── AUSGANGSTEXT ──

# Software hochladen?



## partitionist (31. Januar 2006)

Auf welchen seiten kann man software hochladen?


----------



## Peter Klein (1. Februar 2006)

Hallo partitionist

Wäre gut, wenn Du Dein Anliegen ein bisschen näher erklären würdest, dann könnten wir Dir auch helfen ohne  Stundenlang raten zu müssen, was du genau meinst mit deinem Post.



Peter


----------



## partitionist (1. Februar 2006)

Ich möchte meine Software auf verschiedenen Seiten hochladen wie z.B. http://www.winload.de 

Gibt es noch ähnliche Seiten?


----------



## D@nger (1. Februar 2006)

Hallo,

da gibt's tausende.
Geh mal auf http://updates.de/ und melde dich da an.

───
── VORHANDENES MATERIAL ──

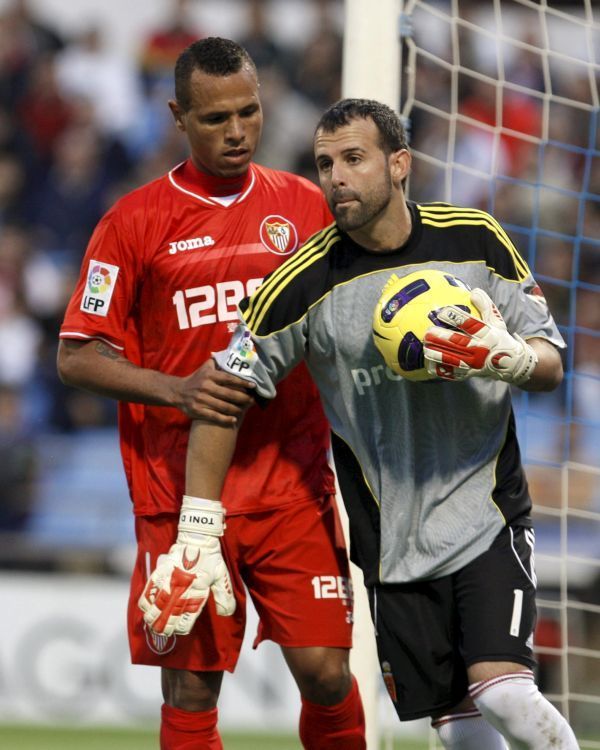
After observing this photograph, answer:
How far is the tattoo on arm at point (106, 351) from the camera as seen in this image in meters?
4.30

───

• BITTE BEARBEITEN
1) Aktualisiere im Thread über das Hochladen von Software den Abschnitt, der mit „Ich möchte meine“ beginnt und bis „D@nger (1. Februar 2006)“ reicht: Setze darin „veröffentlichen“ an die Stelle von „hochladen“.
2) Warum bittet Peter Klein im Thread über das Hochladen von Software darum, das Anliegen näher zu erklären? Antworte in ein bis drei Sätzen.
3) Wie könnte der Thread über das Hochladen von Software weitergehen? Setze ihn im Anschluss an seinen letzten Satz fort.

• ANTWORTLISTE
1)
Ich möchte meine Software auf verschiedenen Seiten veröffentlichen wie z.B. http://www.winload.de 

Gibt es noch ähnliche Seiten?


----------



## D@nger (1. Februar 2006)

2) Mit einer genaueren Erklärung könnten die anderen helfen, ohne stundenlang raten zu müssen. Sonst bleibt unklar, was mit dem Beitrag genau gemeint ist.

3)
Bei winload kommst du nur sehr schwer durch.
Es gibt z.b. auch noch freeware.de, shareware.de, http://www.freewarepage.de, http://www.vb-magazin.de, vbarchiv.de, http://www.pcwelt.de/, http://www.top-download.de/, http://www.dsl-magazin.de/

Das sind nur mal die, wo ich meine Tools angemeldet habe.

Hier sind aber noch mehr:
http://www.google.de/search?hl=de&q=Freeware&btnG=Suche&meta=lr=lang_de
...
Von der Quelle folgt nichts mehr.